Superbly animated, it’s set I guess in the 18th century, a time of galleons and cannons, though the maritime threat comes not from pirates or enemy fleets but from ferocious sea monsters, such as the mighty ‘Red Bluster’.
New Zealand actor Karl Urban gives voice to Jacob, a handsome swordsman who was found shipwrecked as a child and taken in by the brave Captain Crow (Jared Harris), skipper of the Inevitable.
Jacob’s background explains his bond with a young stowaway, Maisie (Zaris-Angel Hator), as together they attempt to capture “Red”, intending to present him as booty to the King (voiced, unequivocally , by Jim Carter of Downton Abbey).
Adventure: Jacob and Maisie
Kathy Burke and another Downton alum, Dan Stevens, are also credited in the voice cast.

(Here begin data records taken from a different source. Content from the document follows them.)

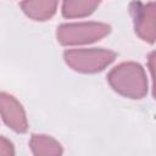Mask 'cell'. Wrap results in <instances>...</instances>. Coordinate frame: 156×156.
<instances>
[{
	"label": "cell",
	"instance_id": "cell-1",
	"mask_svg": "<svg viewBox=\"0 0 156 156\" xmlns=\"http://www.w3.org/2000/svg\"><path fill=\"white\" fill-rule=\"evenodd\" d=\"M107 82L116 93L133 100L145 98L149 91L146 72L140 63L134 61L115 66L107 74Z\"/></svg>",
	"mask_w": 156,
	"mask_h": 156
},
{
	"label": "cell",
	"instance_id": "cell-2",
	"mask_svg": "<svg viewBox=\"0 0 156 156\" xmlns=\"http://www.w3.org/2000/svg\"><path fill=\"white\" fill-rule=\"evenodd\" d=\"M116 52L104 48L68 49L63 51L66 65L79 73L93 74L104 71L116 60Z\"/></svg>",
	"mask_w": 156,
	"mask_h": 156
},
{
	"label": "cell",
	"instance_id": "cell-3",
	"mask_svg": "<svg viewBox=\"0 0 156 156\" xmlns=\"http://www.w3.org/2000/svg\"><path fill=\"white\" fill-rule=\"evenodd\" d=\"M111 32V26L102 22L62 23L56 29V39L63 46H77L101 40Z\"/></svg>",
	"mask_w": 156,
	"mask_h": 156
},
{
	"label": "cell",
	"instance_id": "cell-4",
	"mask_svg": "<svg viewBox=\"0 0 156 156\" xmlns=\"http://www.w3.org/2000/svg\"><path fill=\"white\" fill-rule=\"evenodd\" d=\"M129 11L133 17L134 30L136 35L149 43L154 44L156 39V27H155V2H141V1H133L129 5Z\"/></svg>",
	"mask_w": 156,
	"mask_h": 156
},
{
	"label": "cell",
	"instance_id": "cell-5",
	"mask_svg": "<svg viewBox=\"0 0 156 156\" xmlns=\"http://www.w3.org/2000/svg\"><path fill=\"white\" fill-rule=\"evenodd\" d=\"M0 116L4 123L16 133H26L28 121L22 104L11 94L0 91Z\"/></svg>",
	"mask_w": 156,
	"mask_h": 156
},
{
	"label": "cell",
	"instance_id": "cell-6",
	"mask_svg": "<svg viewBox=\"0 0 156 156\" xmlns=\"http://www.w3.org/2000/svg\"><path fill=\"white\" fill-rule=\"evenodd\" d=\"M58 2L60 0H22L20 6L30 20L44 22L56 13Z\"/></svg>",
	"mask_w": 156,
	"mask_h": 156
},
{
	"label": "cell",
	"instance_id": "cell-7",
	"mask_svg": "<svg viewBox=\"0 0 156 156\" xmlns=\"http://www.w3.org/2000/svg\"><path fill=\"white\" fill-rule=\"evenodd\" d=\"M101 0H62L61 13L65 18H83L90 16Z\"/></svg>",
	"mask_w": 156,
	"mask_h": 156
},
{
	"label": "cell",
	"instance_id": "cell-8",
	"mask_svg": "<svg viewBox=\"0 0 156 156\" xmlns=\"http://www.w3.org/2000/svg\"><path fill=\"white\" fill-rule=\"evenodd\" d=\"M29 149L35 156L62 155V145L52 136L45 134H33L29 140Z\"/></svg>",
	"mask_w": 156,
	"mask_h": 156
},
{
	"label": "cell",
	"instance_id": "cell-9",
	"mask_svg": "<svg viewBox=\"0 0 156 156\" xmlns=\"http://www.w3.org/2000/svg\"><path fill=\"white\" fill-rule=\"evenodd\" d=\"M0 155L4 156H12L15 155V147L13 144L5 136L0 135Z\"/></svg>",
	"mask_w": 156,
	"mask_h": 156
}]
</instances>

Another movie available to watch at home, but probably not in front of the kids, is How To Please A Woman (No Cert, 107 mins, ***). This flawed but likeable comedy stars Sally Phillips, perhaps better known as “Shazza” in the Bridget Jones films, as an uptight and arrogant Australian wife who, unbeknownst to her arrogant husband, creates an all-male cleaning business, sending men to clean women’s homes, but also offering, uh, a few optional extras.
It’s not what you might call obscene, though. Vaguely reminiscent of Britcoms such as The Full Monty and Calendar Girls, it’s written and performed with a certain panache, and Phillips does a very plausible Aussie.
The Beast from the Sea is on Netflix. How to Please a Woman is on Sky Cinema.